International Journal of Clinical Pediatric Dentistry
Volume 15 | Special Issue 1 | Year 2022

Clinical and Radiographic Evaluation of Curcumin as an Obturation Material in Deciduous Teeth: A Randomized Controlled Trial

Charishma Sai Bommareddy1, Hemalatha Ramkumar2, Senthil Dakshinamurthy3, Shankar Paulindraraj4, Trophimus Gnanabagyan Jayakaran5, Karthika Shankar6

1-6Department of Pediatric and Preventive Dentistry, SRM Dental College, Chennai, Tamil Nadu, India

Corresponding Author: Charishma Sai Bommareddy, Department of Pediatric and Preventive Dentistry, SRM Dental College, Chennai, Tamil Nadu, India, Phone: +91 7702762248, e-mail:


Aim and objective: To evaluate the clinical and radiographic success rates of curcumin, curcumin and calcium hydroxide in equal proportions and calcium hydroxide as an obturation material compared to curcumin and calcium hydroxidet (Metapex).
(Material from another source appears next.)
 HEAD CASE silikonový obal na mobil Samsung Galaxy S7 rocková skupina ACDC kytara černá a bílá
Materials and methods: This study included 64 primary molars with irreversible pulpitis indicated for single visit pulpectomy. After obtaining informed consent from the parents, all the teeth were randomly allocated to one of four groups. Pulpectomy was performed using rubber dam isolation and was obturated. The samples were categorized into the four groups based on obturation material namely, group A: curcumin with calcium hydroxide in equal proportions, group B: curcumin, group C: calcium hydroxide, and group D: Metapex. Clinical and radiographic outcomes were evaluated at time intervals of 10 days, 1 month, 3 months, and 6 months. Data was subjected to statistical analysis. Chi-square tests were used compare the groups.
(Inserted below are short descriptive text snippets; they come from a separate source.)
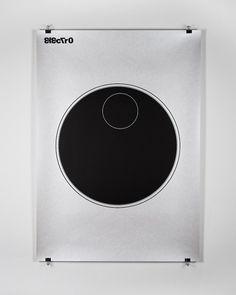 electro | Fubiz™ #music #minimal #poster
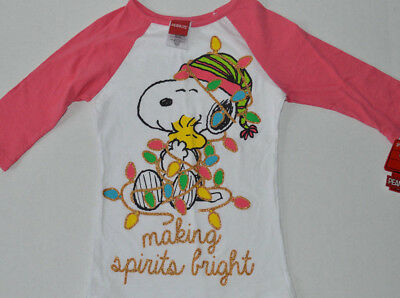 f5c6f73a7 NWT Girls XS 4/5 Peanuts Snoopy/Woodstock Making Spirits Bright Christmas  Shirt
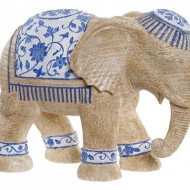 Obiect decorativ Elephant II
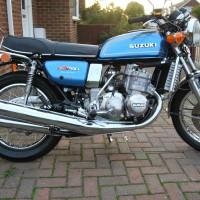 Suzuki GT750 – 1976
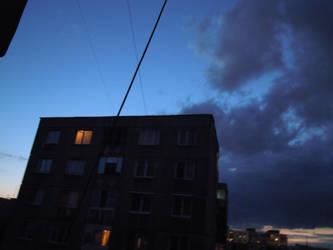 Clouds by crawlinghybrid2001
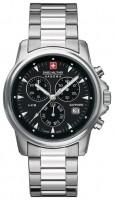 Наручные часы Swiss Military 06-5232.04.007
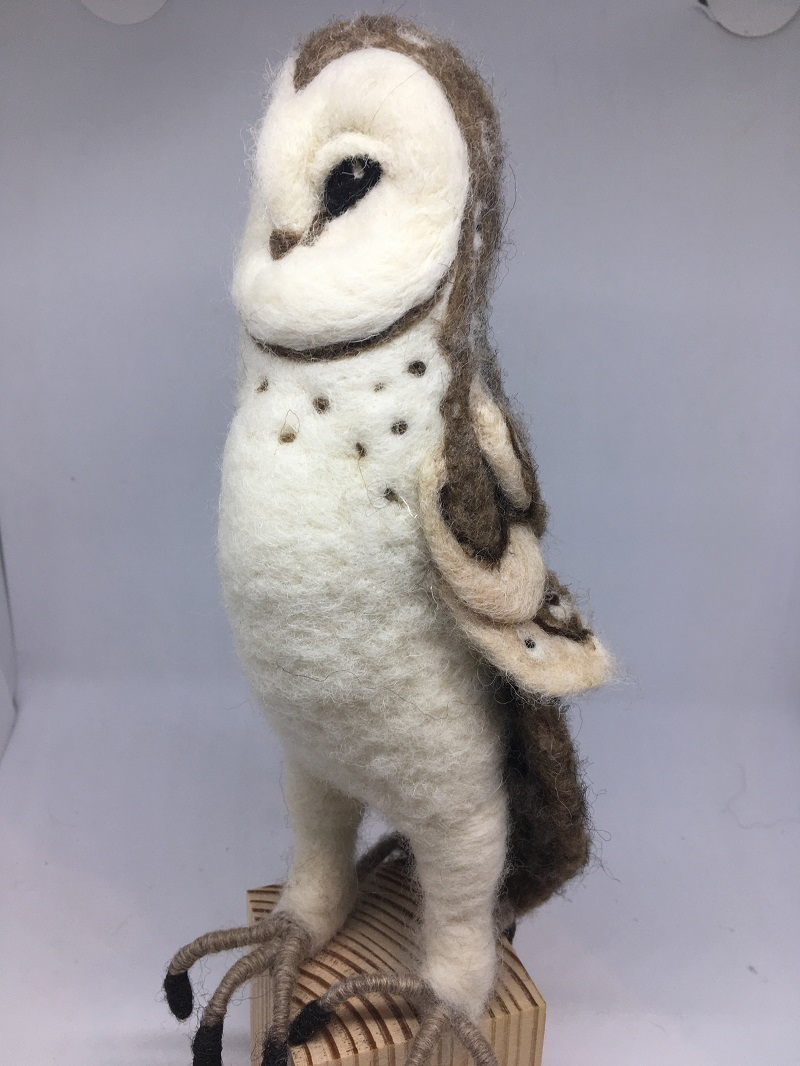 Standing owl 1 2020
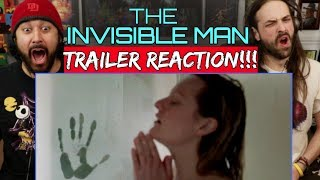 THE INVISIBLE MAN (2020) | TRAILER - REACTION!!!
Results: At the end of 6 months, clinical and radiographic success rates of groups A, B, and C showed 81.3%, 61.5%, and 93.8% , respectively, while group D had 100% success rate.

Conclusion: Among the four groups, the hierarchy of success rates are as follows: Metapex > calcium hydroxide > curcumin and calcium hydroxide > curcumin. However, various formulations and combinations of curcumin can still be extended with larger sample size.
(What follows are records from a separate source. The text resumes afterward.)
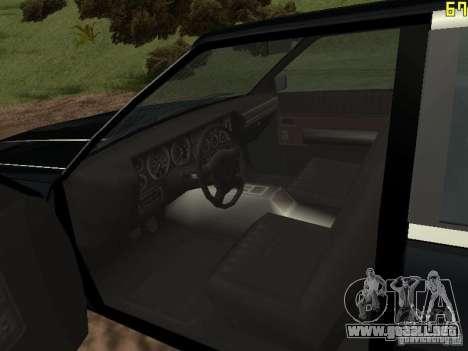 Romano es taxi de GTA 4 para la visión correcta GTA San Andreas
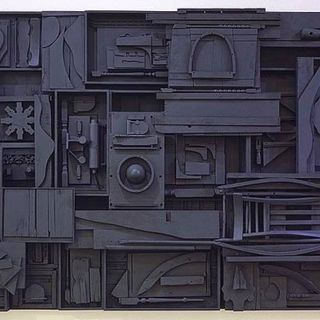 Episode 100: Louise Nevelson and Living Boldly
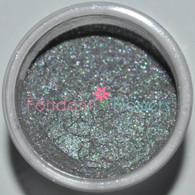 Moonstone Luster Dust (aka Roman Silver)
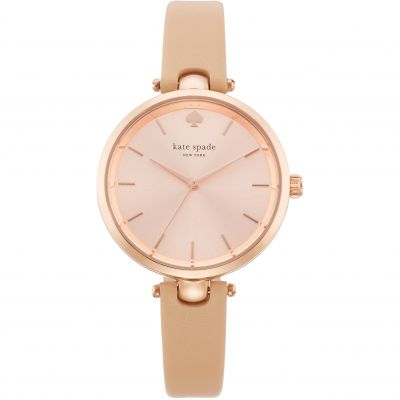 Ladies Kate Spade New York Holland Watch 1YRU0812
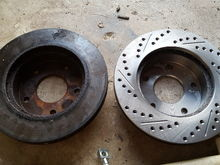 new rotor vs. old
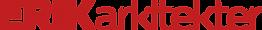 erikarkitekter_logo_red_lowres small.png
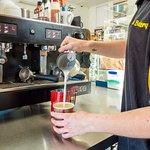Botero Coffee - made well!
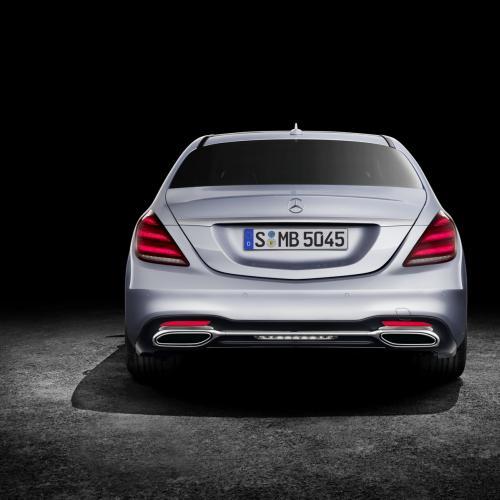 Mercedes Classe S restylée 2017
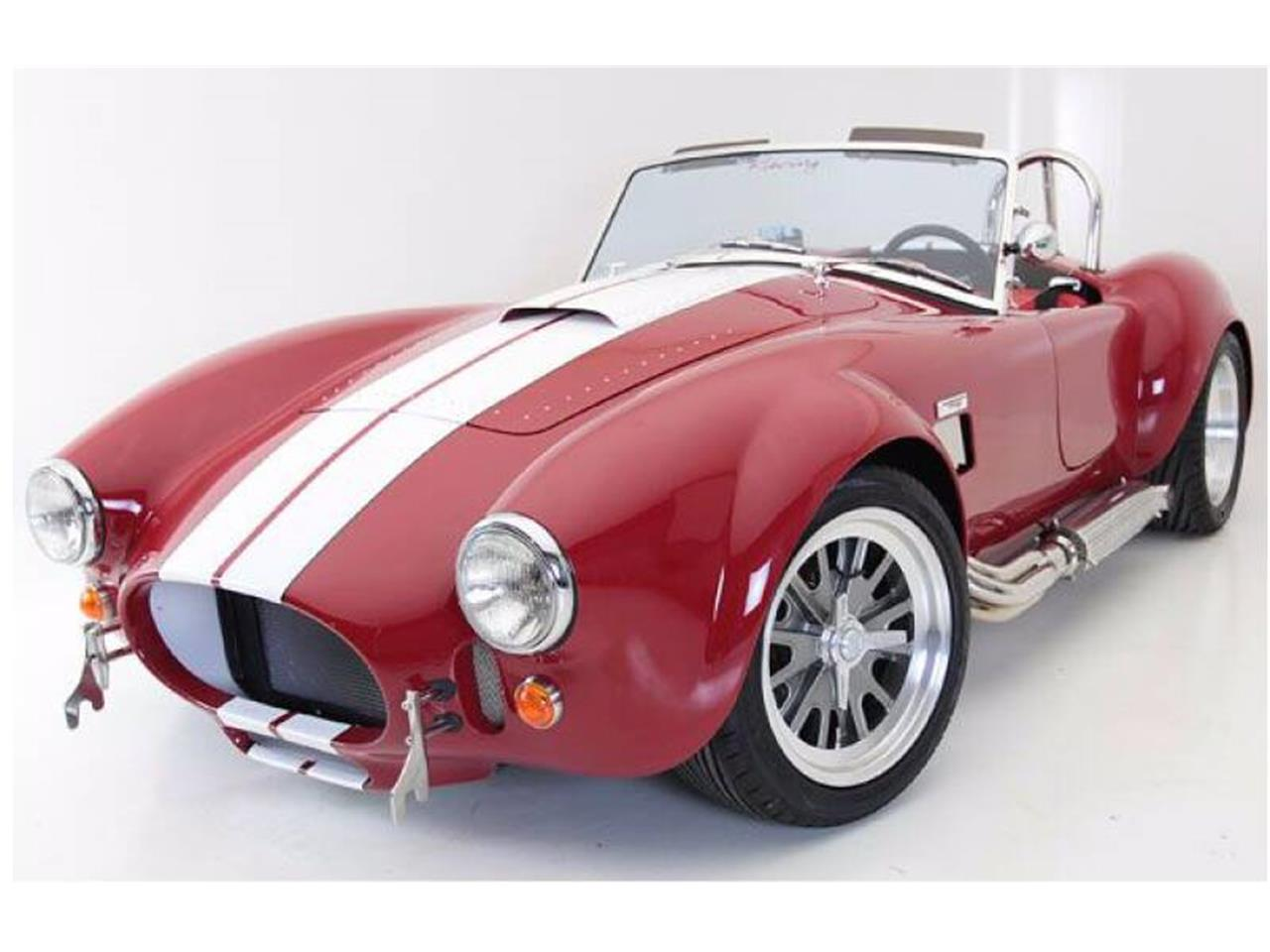 1965 Shelby Cobra (CC-1336682) for sale in Auburn Hills, Michigan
Clinical significance: Curcumin and calcium hydroxide paste can be used as an obturating material with further follow-up studies.

How to cite this article: Bommareddy CS, Ramkumar H, Dakshinamurthy S, et al. Clinical and Radiographic Evaluation of Curcumin as an Obturation Material in Deciduous Teeth: A Randomized Controlled Trial. Int J Clin Pediatr Dent 2022;15(S-1):S35-S39.

Source of support: Nil

Conflict of interest: None

Keywords: Calcium hydroxide, Curcumin, Metapex, Obturation, Primary teeth, Pulpectomy, Randomized controlled trial


Pulpectomy is a complex procedure involving chemomechanical shaping of canals and obturating them with suitable medicament. The prime challenge in endodontic obturation is to achieve a fluid-tight seal along the whole length of the canal system.1 Rifkin2 described ideal obturation materials as those which are resorbable, radiopaque, noninflammatory, nonirritating to underlying permanent tooth germ, easy to insert, easy to remove, and most importantly which is antimicrobial in nature. According to the literature, there are no ideal obturating materials fulfilling the mentioned criteria.1

Hermann3 in 1921 first introduced calcium hydroxide which is now extensively used materials in pediatric endodontics owing to its high alkalinity and its elaborate antimicrobial activity.4 Metapex is silicone oil-based calcium hydroxide with 38% iodoform and is considered to be near ideal obturating material for deciduous tooth.5 However, Iodoform can provoke the periapical tissues, which lead to cemental necrosis.6 Few cases reported rapid resorption of iodoform inside canal leaving spaces popularly known as hollow tube effect, which undermines the success of the pulp therapy.7This disadvantage forms a base for urge of ideal obturating material with minimal adverse effects.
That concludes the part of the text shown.